▶ Objective:
Convert the listing below into a Markdown table with the columns Row and Listing line, starting at the line with "Reviewing this picture, does" and running through the end of the listing. Skip blank lines and leave out the pictures.

▶ Material to process:
+++

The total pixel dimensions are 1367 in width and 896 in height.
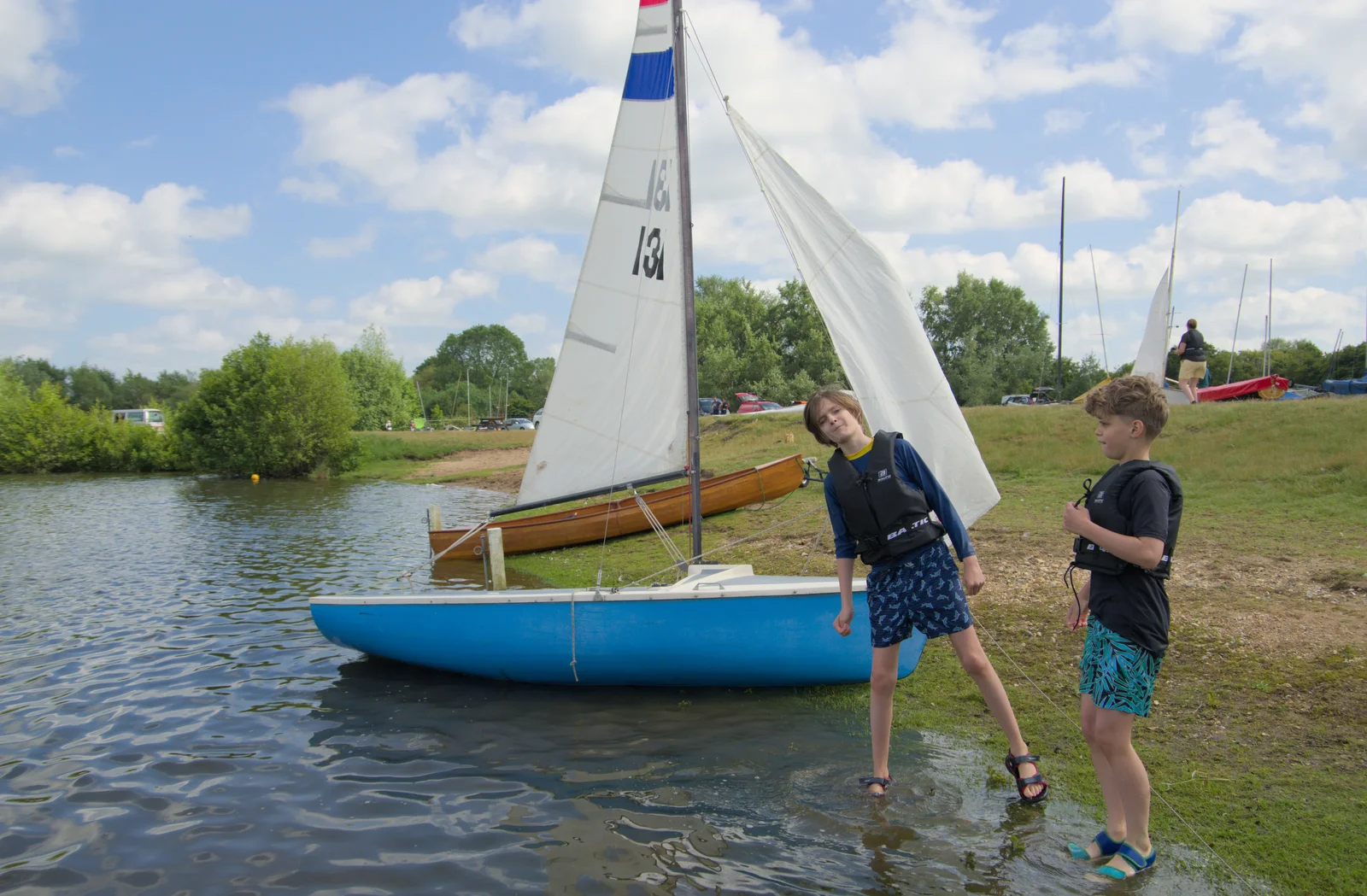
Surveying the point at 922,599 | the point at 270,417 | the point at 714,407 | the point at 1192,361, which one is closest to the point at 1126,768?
the point at 922,599

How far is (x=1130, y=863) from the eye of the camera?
3621 millimetres

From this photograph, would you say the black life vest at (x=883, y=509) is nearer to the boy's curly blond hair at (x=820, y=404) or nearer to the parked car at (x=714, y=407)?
the boy's curly blond hair at (x=820, y=404)

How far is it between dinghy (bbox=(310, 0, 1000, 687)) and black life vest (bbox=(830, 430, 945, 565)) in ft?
4.21

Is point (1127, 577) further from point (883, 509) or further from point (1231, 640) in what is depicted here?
point (1231, 640)

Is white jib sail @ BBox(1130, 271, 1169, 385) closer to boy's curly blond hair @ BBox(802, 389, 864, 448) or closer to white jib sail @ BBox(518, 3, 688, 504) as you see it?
white jib sail @ BBox(518, 3, 688, 504)

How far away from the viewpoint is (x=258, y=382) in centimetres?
4009

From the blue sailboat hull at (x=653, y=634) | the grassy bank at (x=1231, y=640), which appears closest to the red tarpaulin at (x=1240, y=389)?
the grassy bank at (x=1231, y=640)

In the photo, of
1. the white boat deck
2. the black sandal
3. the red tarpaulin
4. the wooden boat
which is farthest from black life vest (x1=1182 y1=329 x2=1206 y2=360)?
the black sandal

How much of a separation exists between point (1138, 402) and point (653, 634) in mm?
3886

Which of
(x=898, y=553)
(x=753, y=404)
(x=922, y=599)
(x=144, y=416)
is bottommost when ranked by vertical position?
(x=922, y=599)

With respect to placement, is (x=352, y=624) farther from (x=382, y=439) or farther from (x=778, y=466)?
(x=382, y=439)

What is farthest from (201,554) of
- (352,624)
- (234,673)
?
(352,624)

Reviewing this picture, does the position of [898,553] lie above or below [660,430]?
below

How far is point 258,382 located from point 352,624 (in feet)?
123
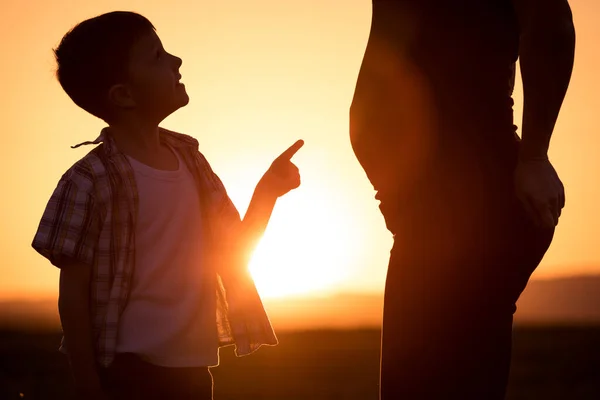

+++

▶ Reply:
| Row | Listing line |
|---|---|
| 1 | Reviewing this picture, does the position of [898,553] lie above or below [660,430]? |
| 2 | below |
| 3 | How far is point 258,382 located from point 352,624 (in feet)? |
| 4 | 123 |